─── PROVIDED PASSAGE
Fig. 9. Snout characteristics of the Pensilungpa glacier. A large cave can be seen at the snout of this glacier where frequent activities of dry calving (i.e. direct breaking-off of ice blocks) have been observed during the field visits. Field photographs are of the year 2017.

5.3. Glacier stagnation: causes

Glacier stagnation results from a chain of processes: firstly, an inadequate snow supply/mass input into the glacier (evident from ascending SLA) leads to glacier slowdown, downwasting and deglaciation (dimensional reduction) (see Sections 4.1 and 4.2). Downwasting and deglaciation result in an accumulation of debris on the glacier surface (Ali and others, Reference Ali, Shukla and Romshoo2017; Garg and others, Reference Garg, Shukla, Tiwari and Jasrotia2017; Section 4.1). Here, the SIV plays a major role in redistribution, mobilization and removal of debris cover from the glacier system (Schroder and others, Reference Shroder, Bishop, Copland and Sloan2000; Quincey and others, Reference Quincey, Luckman and Benn2009). Reduced glacier velocities negatively impact the efficient debris transfer mechanism of the glacier and hence the debris cover gradually thickens and expands up-glacier. Thus, the continuous increase of debris cover during 1993–2016 (2.86 ± 0.29% a−1) and greater debris thickness near the snout region (>40 cm) indicate that these processes are active on the glacier.
──────
─── DATASET ROWS
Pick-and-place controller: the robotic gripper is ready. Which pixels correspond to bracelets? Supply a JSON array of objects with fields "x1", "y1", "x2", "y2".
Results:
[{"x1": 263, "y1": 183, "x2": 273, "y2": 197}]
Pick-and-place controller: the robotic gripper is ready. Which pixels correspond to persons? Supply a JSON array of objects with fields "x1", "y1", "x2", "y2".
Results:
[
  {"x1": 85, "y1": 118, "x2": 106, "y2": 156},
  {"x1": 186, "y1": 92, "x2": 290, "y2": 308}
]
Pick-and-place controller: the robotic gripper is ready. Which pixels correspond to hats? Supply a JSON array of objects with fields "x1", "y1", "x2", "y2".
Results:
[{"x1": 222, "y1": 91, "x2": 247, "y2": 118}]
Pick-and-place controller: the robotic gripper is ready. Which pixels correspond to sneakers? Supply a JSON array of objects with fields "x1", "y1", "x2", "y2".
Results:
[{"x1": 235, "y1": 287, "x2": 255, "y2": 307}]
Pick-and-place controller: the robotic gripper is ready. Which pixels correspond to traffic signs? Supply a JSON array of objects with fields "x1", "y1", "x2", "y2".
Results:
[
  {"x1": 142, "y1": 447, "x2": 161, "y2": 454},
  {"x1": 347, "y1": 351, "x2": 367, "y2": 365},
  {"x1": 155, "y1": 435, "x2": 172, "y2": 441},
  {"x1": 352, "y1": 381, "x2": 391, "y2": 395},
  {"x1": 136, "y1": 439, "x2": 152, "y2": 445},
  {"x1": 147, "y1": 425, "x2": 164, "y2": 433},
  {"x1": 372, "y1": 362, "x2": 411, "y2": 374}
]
──────
─── DATASET ROWS
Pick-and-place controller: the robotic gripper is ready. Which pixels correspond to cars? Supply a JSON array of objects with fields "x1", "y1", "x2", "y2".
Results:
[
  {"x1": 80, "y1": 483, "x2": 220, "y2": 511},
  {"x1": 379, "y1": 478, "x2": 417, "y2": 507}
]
──────
─── DATASET ROWS
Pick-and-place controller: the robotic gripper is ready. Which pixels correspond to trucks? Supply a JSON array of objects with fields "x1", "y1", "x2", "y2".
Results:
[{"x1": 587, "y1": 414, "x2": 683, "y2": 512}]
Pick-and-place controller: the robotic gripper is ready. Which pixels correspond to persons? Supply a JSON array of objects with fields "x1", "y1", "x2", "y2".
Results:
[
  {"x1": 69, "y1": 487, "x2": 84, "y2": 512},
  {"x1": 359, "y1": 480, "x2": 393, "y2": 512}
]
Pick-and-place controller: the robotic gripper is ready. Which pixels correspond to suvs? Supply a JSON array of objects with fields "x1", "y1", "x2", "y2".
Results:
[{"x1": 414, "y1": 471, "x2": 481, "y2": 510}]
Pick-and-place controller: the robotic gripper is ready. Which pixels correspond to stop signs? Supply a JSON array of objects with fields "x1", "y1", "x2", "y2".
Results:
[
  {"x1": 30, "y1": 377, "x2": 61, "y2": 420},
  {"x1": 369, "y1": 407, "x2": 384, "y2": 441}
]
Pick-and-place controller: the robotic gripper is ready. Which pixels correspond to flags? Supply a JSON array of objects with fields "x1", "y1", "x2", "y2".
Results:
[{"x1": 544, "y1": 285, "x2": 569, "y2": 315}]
──────
__EXERCISES__:
(a) Summarize the passage on glacier stagnation in two sentences.
(b) Carry on the passage about glacier stagnation, picking up after its last sentence.

__THE ANSWERS__:
(a) Glacier stagnation arises from a chain of processes in which an inadequate snow supply, evident from an ascending SLA, makes the glacier slow down, downwaste and shrink, so that debris accumulates on its surface. Because reduced velocities hinder efficient debris transfer, the debris cover gradually thickens and expands up-glacier, and the continuous increase in debris cover during 1993–2016 and debris thicker than 40 cm near the snout indicate that these processes are active on the glacier.

(b)
The debris thickness distribution, though heterogeneous, largely follows a common pattern such that the debris thickness (a) increases from central flowline toward margins and (b) decreases with increasing distance from snout (Anderson and Anderson, Reference Anderson and Anderson2018). Our field observations also confirm a very thick debris cover (~40 cm) near the snout regions and thin debris-covered patches (2–5 cm) on up-glacier side. The debris thickness plays a major role in regulating the melt rates. Field measurements show comparatively low downwasting near the snout region of the Pensilungpa glacier where the debris is thick while higher downwasting has been observed over bare ice (covered with debris dust) and on the regions where debris thickness is generally less (Fig. 7). Here, we have also quantified the correlation between debris thickness and downwasting. A good correlation coefficient (r 2 = 0.51) between debris thickness measured in 2016 and downwasting during 2016–2017 was found (Fig. 10a). Similarly, an improved correlation (r 2 = 0.56) between debris thickness and downwasting during 2017–2018 has been observed (Fig. 10b). These findings further confirm a significant influence of the debris thickness on melt rates.

Fig. 10. Correlation between debris thickness and downwasting observed on the field during (a) 2016–17 and (b) 2017–18. The correlation is apparently negative which implies that higher the debris thickness lower the downwasting.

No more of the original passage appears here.